- **Work request**
Give an exact copy of the data that follows, but none of its pictures.

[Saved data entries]
*** Block opens ***
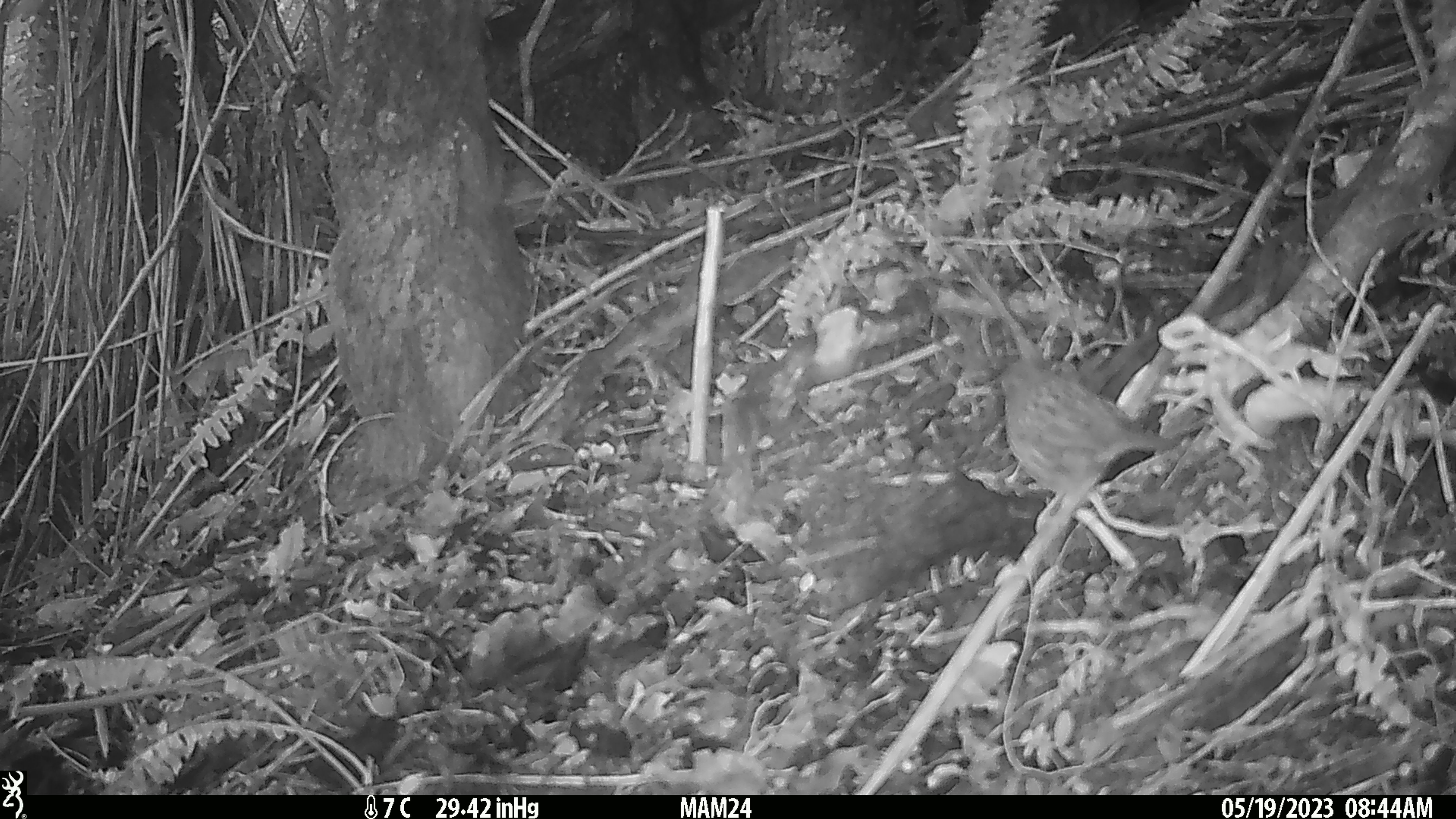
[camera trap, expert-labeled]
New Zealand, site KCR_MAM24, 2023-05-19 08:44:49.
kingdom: Animalia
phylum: Chordata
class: Aves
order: Passeriformes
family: Prunellidae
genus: Prunella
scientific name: Prunella modularis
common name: dunnock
*** Block closes ***
- **Solution to this problem**
[camera trap, expert-labeled]
New Zealand, site KCR_MAM24, 2023-05-19 08:44:49.
kingdom: Animalia
phylum: Chordata
class: Aves
order: Passeriformes
family: Prunellidae
genus: Prunella
scientific name: Prunella modularis
common name: dunnock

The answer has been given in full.